— begin DATA ENTRIES —

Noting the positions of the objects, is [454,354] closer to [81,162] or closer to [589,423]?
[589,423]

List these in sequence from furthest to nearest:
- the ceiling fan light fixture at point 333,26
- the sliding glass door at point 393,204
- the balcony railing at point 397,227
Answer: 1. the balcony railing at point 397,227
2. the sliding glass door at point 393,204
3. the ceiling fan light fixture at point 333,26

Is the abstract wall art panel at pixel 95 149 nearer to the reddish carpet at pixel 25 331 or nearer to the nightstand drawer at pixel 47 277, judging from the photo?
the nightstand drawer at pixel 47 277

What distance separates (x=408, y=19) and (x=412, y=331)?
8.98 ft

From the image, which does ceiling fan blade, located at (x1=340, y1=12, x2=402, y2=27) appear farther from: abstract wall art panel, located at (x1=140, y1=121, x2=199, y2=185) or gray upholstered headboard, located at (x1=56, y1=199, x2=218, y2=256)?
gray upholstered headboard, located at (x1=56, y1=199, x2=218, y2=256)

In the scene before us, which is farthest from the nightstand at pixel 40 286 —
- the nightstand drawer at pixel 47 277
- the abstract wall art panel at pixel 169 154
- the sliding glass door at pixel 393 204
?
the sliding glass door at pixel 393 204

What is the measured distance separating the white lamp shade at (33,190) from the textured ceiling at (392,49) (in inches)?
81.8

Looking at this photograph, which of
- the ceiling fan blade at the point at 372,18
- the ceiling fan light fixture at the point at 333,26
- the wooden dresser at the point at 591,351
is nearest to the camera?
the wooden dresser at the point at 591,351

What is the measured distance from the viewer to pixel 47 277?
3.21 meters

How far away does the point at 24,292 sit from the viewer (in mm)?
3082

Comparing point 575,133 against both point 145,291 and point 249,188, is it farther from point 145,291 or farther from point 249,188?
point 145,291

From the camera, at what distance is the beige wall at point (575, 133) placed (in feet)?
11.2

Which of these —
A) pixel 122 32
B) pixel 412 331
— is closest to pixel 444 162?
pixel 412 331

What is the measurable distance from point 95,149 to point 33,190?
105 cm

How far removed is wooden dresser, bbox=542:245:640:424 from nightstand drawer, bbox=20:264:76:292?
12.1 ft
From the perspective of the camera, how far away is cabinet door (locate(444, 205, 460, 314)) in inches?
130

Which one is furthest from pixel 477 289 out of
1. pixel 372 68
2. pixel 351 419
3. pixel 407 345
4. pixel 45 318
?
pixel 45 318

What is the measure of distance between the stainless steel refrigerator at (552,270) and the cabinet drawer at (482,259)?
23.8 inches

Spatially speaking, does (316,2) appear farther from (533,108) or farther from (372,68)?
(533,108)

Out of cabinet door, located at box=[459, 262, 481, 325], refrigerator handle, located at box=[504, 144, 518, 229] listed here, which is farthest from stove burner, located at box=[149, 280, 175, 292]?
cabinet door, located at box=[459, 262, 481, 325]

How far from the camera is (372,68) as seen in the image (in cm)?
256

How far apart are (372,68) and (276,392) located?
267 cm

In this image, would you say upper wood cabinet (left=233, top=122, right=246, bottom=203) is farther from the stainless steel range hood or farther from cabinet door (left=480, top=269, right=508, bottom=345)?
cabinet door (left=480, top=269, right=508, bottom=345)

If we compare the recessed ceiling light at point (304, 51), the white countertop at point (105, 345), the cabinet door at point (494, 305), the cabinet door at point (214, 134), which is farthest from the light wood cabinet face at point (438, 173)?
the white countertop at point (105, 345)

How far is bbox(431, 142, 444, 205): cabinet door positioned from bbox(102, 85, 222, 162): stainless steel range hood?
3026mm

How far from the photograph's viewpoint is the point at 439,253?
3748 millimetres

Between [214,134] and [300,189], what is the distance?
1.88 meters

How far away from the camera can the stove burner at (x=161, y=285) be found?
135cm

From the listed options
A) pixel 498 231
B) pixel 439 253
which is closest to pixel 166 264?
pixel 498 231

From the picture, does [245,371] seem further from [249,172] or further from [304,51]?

— end DATA ENTRIES —

## STATED PROBLEM
Extract the lines above from the one containing "What is the measure of" to the last line, both included, exactly as written.

## COMPLETED TASK
What is the measure of distance between the stainless steel refrigerator at (552,270) and the cabinet drawer at (482,259)?
23.8 inches

Spatially speaking, does (316,2) appear farther from (533,108) or farther from (372,68)?
(533,108)

Out of cabinet door, located at box=[459, 262, 481, 325], refrigerator handle, located at box=[504, 144, 518, 229] listed here, which is farthest from stove burner, located at box=[149, 280, 175, 292]?
cabinet door, located at box=[459, 262, 481, 325]

How far from the camera is (372,68) as seen in the image (in cm)?
256

How far apart are (372,68) and (276,392) located?
267 cm

In this image, would you say upper wood cabinet (left=233, top=122, right=246, bottom=203) is farther from the stainless steel range hood or farther from cabinet door (left=480, top=269, right=508, bottom=345)?
cabinet door (left=480, top=269, right=508, bottom=345)

If we compare the recessed ceiling light at point (304, 51), the white countertop at point (105, 345), the cabinet door at point (494, 305), the cabinet door at point (214, 134), which is farthest from the light wood cabinet face at point (438, 173)?
the white countertop at point (105, 345)

How far is bbox(431, 142, 444, 205): cabinet door positioned from bbox(102, 85, 222, 162): stainless steel range hood?
3026mm

How far from the photograph's viewpoint is the point at 439,253?
3748 millimetres

Between [214,134] and [300,189], what is the distance?
1.88 meters

How far away from the camera can the stove burner at (x=161, y=285) be found?
135cm

From the listed options
A) pixel 498 231
B) pixel 439 253
which is closest to pixel 166 264?
pixel 498 231

From the picture, does [245,371] seem further from [249,172] or further from [304,51]?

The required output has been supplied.